Aggregate Capacity

Hello Community,

What is the maximum number of records that "Aggregate" can handle. We want
to do a survey and we have a population of about 2 million and about 500
000 households on average.
We're thinking that maybe we're going to have to use 8 forms per person;
that's 8 x 2 million = 16 million forms. Can ODK handle that?

Regards,
Makhate Makhate

See: https://opendatakit.org/use/aggregate/deployment-planning/
for some guidance.

With large datasets, the big question is:
Where and/or how are you going to analyze the results?

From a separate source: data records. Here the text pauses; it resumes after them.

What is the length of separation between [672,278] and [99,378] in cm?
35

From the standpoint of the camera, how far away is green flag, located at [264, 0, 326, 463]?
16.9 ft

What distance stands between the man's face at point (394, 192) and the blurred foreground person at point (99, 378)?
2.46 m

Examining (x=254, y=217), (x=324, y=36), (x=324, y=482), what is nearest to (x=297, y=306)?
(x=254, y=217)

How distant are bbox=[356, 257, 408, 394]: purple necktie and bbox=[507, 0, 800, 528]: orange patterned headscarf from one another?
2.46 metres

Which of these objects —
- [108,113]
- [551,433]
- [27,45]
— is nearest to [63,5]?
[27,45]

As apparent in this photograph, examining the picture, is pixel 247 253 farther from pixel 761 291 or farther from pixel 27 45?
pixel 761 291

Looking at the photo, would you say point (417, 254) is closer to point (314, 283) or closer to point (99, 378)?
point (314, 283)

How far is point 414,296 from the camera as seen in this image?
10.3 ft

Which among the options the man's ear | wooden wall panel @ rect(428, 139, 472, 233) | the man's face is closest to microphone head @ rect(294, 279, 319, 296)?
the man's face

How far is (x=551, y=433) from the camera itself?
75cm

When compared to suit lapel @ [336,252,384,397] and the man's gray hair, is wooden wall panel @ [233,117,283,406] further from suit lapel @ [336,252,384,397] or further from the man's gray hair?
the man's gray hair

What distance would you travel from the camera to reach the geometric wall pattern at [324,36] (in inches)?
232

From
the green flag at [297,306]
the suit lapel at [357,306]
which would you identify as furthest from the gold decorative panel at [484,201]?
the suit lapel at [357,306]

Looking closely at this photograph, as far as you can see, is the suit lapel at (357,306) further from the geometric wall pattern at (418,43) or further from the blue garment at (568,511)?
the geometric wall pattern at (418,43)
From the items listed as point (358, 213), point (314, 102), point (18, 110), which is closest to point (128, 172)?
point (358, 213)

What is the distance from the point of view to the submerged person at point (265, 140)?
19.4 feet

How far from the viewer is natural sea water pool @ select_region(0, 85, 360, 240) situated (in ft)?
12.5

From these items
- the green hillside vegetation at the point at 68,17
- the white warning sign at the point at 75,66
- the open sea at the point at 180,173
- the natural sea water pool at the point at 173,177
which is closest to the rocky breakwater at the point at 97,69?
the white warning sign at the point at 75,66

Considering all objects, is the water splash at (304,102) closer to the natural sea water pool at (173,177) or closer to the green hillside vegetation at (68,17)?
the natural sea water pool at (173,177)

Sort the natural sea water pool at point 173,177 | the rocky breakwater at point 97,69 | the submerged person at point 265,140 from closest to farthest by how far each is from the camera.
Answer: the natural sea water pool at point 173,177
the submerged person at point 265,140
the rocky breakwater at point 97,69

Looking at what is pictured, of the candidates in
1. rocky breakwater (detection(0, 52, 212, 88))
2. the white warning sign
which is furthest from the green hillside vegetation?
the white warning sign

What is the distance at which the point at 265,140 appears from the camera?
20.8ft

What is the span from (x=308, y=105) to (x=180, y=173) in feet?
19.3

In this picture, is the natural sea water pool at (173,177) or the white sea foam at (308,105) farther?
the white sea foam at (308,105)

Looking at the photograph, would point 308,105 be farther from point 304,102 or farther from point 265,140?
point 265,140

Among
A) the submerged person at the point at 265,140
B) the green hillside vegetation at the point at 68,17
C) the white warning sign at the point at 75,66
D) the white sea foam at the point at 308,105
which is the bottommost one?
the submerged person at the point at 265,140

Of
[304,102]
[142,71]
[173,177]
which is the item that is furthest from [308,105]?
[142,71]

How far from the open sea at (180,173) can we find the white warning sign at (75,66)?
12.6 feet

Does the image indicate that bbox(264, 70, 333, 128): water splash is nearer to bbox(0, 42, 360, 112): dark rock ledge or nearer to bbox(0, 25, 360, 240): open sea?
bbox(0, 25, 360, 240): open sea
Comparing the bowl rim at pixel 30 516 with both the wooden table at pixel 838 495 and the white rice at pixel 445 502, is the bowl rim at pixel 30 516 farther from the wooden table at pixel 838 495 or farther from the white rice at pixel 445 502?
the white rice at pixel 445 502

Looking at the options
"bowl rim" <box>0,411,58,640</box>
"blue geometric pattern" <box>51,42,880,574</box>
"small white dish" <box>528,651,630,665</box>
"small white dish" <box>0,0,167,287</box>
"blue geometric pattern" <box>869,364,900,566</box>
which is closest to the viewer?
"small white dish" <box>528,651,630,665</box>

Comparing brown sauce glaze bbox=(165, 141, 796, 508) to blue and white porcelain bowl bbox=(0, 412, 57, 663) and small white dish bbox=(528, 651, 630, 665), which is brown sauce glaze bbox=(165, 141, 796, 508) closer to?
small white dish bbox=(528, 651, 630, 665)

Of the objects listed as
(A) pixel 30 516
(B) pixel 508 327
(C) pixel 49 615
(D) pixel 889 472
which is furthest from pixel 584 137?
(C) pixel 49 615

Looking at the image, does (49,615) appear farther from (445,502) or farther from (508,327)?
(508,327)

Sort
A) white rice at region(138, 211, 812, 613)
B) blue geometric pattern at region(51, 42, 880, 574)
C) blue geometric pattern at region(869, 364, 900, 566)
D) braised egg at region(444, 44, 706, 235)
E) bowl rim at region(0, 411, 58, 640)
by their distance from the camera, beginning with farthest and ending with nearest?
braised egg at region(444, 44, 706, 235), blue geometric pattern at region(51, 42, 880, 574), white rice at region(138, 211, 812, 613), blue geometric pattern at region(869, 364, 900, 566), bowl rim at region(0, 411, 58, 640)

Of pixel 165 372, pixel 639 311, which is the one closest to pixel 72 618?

Once datasets get large, the Visualization tools in ODK Aggregate will stop
working, and the file export functionality will stop working (both require
holding all the data in memory), and the submissions list will cease to be
operationally useful.

When that happens, the two options for working with the data are to either
(1) publish the data to an analysis server (e.g., Fusion Tables, Google
Spreadsheets, etc.) or (2) for you to use ODK Briefcase to download the
dataset to your computer, generate the CSVs on your local computer, and do
the analysis on those CSVs.

ยทยทยท -----------

For smaller datasets, ODK Aggregate can be used as a datastore-of-record
for your survey efforts. I.e., it can hold all collected records. As
datasets get larger and as the analysis and visualization become too
complex for ODK Aggregate, it may be more appropriate to view ODK Aggregate
as a waypoint in the flow of these records into a more functional data
analysis server.

In that usage scenario, the "Purge Submissions" functionality found on the
Forms Management / Submission Admin sub-tab may be useful. You can remove
older submissions once they have successfully been moved onto the data
analysis server.


The very short answer to your question is that there is no limitation in
the software. It will continue to operate up until:
(1) it runs out of memory or
(2) runs too slowly to complete a form submission or other interaction
within 60 seconds (at which point ODK Collect will be unable to submit data
into the system).

Not using visualizations or file-export actions and handling the data via
ODK Briefcase or via publishers places very little demand on memory (making
(1) not a concern); but loading a server with 100's of forms does -- each
form definition is held in memory for performance reasons. The only remedy,
as you go to 100's of forms, is to go to a larger machine and larger JVM
size.

Slow operations may begin to appear as the data access queries to filter
the data to a specific set of rows take longer and longer to execute.
There is very little that can be done on AppEngine to speed that up. If you
are running MySQL or PostgreSQL, there are many things a good DBA can do;
and purging the older collected data will also address this issue.

On Wed, Jun 10, 2015 at 11:12 AM, Makhate Makhate makhatemakhate@gmail.com wrote:

Hello Community,

What is the maximum number of records that "Aggregate" can handle. We want
to do a survey and we have a population of about 2 million and about 500
000 households on average.
We're thinking that maybe we're going to have to use 8 forms per person;
that's 8 x 2 million = 16 million forms. Can ODK handle that?

Regards,
Makhate Makhate

--

Post: opendatakit@googlegroups.com
Unsubscribe: opendatakit+unsubscribe@googlegroups.com
Options: http://groups.google.com/group/opendatakit?hl=en


You received this message because you are subscribed to the Google Groups
"ODK Community" group.
To unsubscribe from this group and stop receiving emails from it, send an
email to opendatakit+unsubscribe@googlegroups.com.
For more options, visit https://groups.google.com/d/optout.

--
Mitch Sundt
Software Engineer
University of Washington
mitchellsundt@gmail.com

Thank you very much for the response. It really helped.